Il Fib, il future sull’indice Ftse Mib con scadenza marzo 2026, ha incrociato al ribasso la media mobile a 21 sedute al momento passante per 45.780 punti andando poi a testare l’analoga media a 50 giorni in area 45.200. Un livello quest’ultimo al di sotto del quale i successivi potenziali target diventerebbero 44.215/44.000, Oltre 45.780, per contro, obiettivi potenziali in zona 46.340, in prima battuta.

Segnale ribassista per il Dax future con scadenza marzo 2026, che ha incrociato al ribasso le medie mobili a 21 e 50 sedute al momento rispettivamente passanti per 24.850 e 24.775 punti. E al ribassi i prossimi potenziali obiettivi sono individuabili a quota 24.600 in prima battuta e in area 24.400/24.280 nel caso in seguito. Oltre la soglia del 25.000 punti, per contro, target potenziali in zona 25.160/25.200 prima e 25.320/25.400 eventualmente poi.

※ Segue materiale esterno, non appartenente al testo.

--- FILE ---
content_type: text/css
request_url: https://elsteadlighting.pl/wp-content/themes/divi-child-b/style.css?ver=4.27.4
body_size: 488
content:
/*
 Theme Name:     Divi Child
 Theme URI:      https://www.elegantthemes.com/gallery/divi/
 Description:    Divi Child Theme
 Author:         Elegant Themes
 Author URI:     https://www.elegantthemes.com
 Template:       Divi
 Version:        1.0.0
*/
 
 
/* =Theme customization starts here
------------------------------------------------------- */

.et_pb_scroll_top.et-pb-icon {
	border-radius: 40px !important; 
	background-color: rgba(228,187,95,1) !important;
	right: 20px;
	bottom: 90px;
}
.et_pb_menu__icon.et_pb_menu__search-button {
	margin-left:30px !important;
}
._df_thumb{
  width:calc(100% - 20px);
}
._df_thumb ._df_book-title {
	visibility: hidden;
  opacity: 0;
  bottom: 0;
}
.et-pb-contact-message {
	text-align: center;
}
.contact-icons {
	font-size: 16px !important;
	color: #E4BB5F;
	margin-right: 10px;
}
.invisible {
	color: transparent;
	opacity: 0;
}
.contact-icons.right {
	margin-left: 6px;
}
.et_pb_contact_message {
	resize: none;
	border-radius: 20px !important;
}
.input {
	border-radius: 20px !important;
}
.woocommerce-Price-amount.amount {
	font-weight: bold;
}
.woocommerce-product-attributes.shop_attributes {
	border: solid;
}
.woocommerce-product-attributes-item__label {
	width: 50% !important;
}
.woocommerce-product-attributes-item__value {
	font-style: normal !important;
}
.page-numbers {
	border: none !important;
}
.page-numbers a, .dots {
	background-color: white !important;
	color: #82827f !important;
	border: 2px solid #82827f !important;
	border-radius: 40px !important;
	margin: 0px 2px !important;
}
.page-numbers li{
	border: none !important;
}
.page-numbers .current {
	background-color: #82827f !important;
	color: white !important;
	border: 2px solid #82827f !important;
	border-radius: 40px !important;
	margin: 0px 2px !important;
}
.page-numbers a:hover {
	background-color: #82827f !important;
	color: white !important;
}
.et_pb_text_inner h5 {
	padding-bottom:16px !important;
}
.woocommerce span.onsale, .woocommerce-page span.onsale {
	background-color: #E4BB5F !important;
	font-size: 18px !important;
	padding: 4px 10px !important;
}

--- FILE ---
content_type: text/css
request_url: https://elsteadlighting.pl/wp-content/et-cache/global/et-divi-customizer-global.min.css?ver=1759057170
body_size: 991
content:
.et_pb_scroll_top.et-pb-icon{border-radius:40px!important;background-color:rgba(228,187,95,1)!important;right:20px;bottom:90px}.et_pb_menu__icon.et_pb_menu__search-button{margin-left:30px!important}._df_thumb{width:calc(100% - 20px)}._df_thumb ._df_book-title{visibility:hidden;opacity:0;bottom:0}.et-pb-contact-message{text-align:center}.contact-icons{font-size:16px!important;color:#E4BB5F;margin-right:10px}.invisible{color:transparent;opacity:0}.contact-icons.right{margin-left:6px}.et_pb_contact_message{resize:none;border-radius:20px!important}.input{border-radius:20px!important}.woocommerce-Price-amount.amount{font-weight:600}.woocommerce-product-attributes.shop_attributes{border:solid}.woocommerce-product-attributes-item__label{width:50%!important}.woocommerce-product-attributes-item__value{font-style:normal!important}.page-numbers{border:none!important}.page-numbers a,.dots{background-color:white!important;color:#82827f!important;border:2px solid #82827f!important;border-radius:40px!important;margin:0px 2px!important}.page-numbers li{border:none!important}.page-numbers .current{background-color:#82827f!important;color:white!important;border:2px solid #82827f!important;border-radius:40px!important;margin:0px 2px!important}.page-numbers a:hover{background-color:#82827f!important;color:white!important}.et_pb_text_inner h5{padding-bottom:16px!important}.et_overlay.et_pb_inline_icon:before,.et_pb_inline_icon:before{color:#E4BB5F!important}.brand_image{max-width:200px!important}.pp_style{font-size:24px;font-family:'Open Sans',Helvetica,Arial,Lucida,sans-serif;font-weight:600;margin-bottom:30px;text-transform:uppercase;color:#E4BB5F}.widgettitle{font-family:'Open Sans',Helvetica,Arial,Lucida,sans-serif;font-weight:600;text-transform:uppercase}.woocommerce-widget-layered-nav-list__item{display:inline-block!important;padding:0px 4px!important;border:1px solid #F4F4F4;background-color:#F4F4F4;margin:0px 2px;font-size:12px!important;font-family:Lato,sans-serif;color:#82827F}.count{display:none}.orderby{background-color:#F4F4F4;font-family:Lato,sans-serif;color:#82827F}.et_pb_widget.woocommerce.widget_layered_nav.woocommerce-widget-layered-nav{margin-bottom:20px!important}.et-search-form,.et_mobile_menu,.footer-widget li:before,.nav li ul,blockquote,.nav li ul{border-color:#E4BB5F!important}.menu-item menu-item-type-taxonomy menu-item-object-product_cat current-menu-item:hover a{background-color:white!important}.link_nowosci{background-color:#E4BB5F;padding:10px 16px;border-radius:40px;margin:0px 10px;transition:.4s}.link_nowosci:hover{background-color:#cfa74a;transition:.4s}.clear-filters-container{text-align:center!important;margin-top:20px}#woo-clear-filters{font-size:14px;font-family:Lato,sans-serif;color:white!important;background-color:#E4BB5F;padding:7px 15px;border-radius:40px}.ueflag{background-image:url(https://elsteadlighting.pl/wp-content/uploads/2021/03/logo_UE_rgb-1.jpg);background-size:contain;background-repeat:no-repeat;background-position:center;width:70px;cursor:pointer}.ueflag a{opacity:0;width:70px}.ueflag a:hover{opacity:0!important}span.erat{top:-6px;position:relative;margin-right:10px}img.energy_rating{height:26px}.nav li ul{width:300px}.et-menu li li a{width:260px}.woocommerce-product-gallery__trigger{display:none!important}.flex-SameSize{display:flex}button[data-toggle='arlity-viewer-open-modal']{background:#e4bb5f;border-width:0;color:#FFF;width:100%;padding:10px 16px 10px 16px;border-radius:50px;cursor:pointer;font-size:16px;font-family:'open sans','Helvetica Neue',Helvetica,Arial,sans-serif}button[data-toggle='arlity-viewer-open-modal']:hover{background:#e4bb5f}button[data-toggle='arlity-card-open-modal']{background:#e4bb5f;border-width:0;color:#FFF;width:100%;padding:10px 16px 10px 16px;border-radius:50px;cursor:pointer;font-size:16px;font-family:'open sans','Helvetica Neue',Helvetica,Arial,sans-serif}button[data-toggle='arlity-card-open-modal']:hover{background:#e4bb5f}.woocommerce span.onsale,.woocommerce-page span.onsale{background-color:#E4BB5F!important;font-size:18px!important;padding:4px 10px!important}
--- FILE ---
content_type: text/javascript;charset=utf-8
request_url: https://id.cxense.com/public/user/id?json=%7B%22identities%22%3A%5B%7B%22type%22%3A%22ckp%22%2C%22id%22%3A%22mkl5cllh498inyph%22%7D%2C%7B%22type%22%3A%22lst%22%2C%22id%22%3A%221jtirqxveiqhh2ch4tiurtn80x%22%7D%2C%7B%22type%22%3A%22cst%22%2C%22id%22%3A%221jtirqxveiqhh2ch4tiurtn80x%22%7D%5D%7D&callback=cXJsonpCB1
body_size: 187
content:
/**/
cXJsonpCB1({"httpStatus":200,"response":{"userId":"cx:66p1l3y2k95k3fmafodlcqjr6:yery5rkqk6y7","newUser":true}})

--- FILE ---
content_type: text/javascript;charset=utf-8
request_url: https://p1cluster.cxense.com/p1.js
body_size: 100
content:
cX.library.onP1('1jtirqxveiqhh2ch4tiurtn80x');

Scenario analogo per l’Euro Stoxx 50 future con scadenza marzo 2026, che ha incrociato al ribasso la media mobile a 21 sedute passante per 5.985 punti. Al ribasso, in questo caso, i prossimi potenziali obiettivi sono individuabili in prima battuta in zona 5.910, dove al momento transita la media mobile a 50 giorni. Oltre la soglia dei 6.000 punti, per contro, primi target in area 6.075 punti.